The student group Bruins for Israel on Wednesday circulated its own statement - to which more than 1,600 students, faculty and alumni had signed as of Sunday morning - calling the pledge to not travel with certain pro-Israel groups “offensive and unethical.”

“This hypocritical statement exclusively attacks the organized Jewish and pro-Israel communities at UCLA and insinuates that any association with Israel is dishonorable,” the pro-Israel student group stated.

“In the past, lies about the Jewish people have led directly to mass violence and oppression against us,” Bruins for Israel wrote. “The systematic promotion of egregious lies about the one Jewish state in the world cannot be divorced from this historical context.”

A UCLA student active in the pro-Israel campus community told TheBlaze that Students for Justice in Palestine and the Muslim Students Association – both promoting the pledge against travel to Israel – “are official student groups registered through UCLA, and as such do receive funding from the university - technically from the student government, which allocates money from student fees for student groups.”

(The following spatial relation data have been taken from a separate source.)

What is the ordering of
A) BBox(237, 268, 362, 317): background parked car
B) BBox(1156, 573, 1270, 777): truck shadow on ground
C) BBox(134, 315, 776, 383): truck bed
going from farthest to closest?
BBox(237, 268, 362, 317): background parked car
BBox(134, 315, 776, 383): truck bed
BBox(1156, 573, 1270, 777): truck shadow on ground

That could potentially expose the groups to some legal issues according to a prominent Washington attorney who has litigated a multitude of religious civil liberties cases.

Attorney Nathan Lewin who is not involved in the UCLA debate told TheBlaze, “Since the groups probably receive some subsidy from the government funds allotted to UCLA, it could be argued that they take on the university's constitutional limitations. There may be some judicial decisions that impose constitutional limitations on such student organizations.”

“I think, for example, that UCLA may not fund a student organization that promotes and practices racial and religious discrimination and excludes everyone except white Anglo-Saxon Protestants,” Lewin said, adding, “If a student group began urging candidates for student government to take a pledge that they will oppose interracial marriage (or even gay marriage) you can be sure that a lawsuit would be filed immediately to at least terminate any university financial support for such a group.”

Pro-Palestinian student groups in 2012 were accused of exploiting the Jewish Sabbath and the holiday of Rosh Hashanah to pass an anti-Israel resolution at the University of California Student Association when many Jewish students would have been celebrating the holiday with their families.

The vote was not publicized ahead of time and the exact location of the board meeting – which took place in Berkeley - was not posted on the Student Association’s website, catching the Jewish community by surprise.

Several national pro-Israel organizations attended a University of California Board of Regents meeting last week during which they voiced concern about the Israel travel pledge and the judicial board's hearing on the two students.

In the UCLA student government vote against divestment in February, the tally was 7-5, which suggests that if the two students’ votes are disqualified by the judicial board, the vote against divestment could be reassessed.

The five student judges have two weeks to hand down their decision, though the Los Angeles Jewish Journal reported that they are expected to do so within days.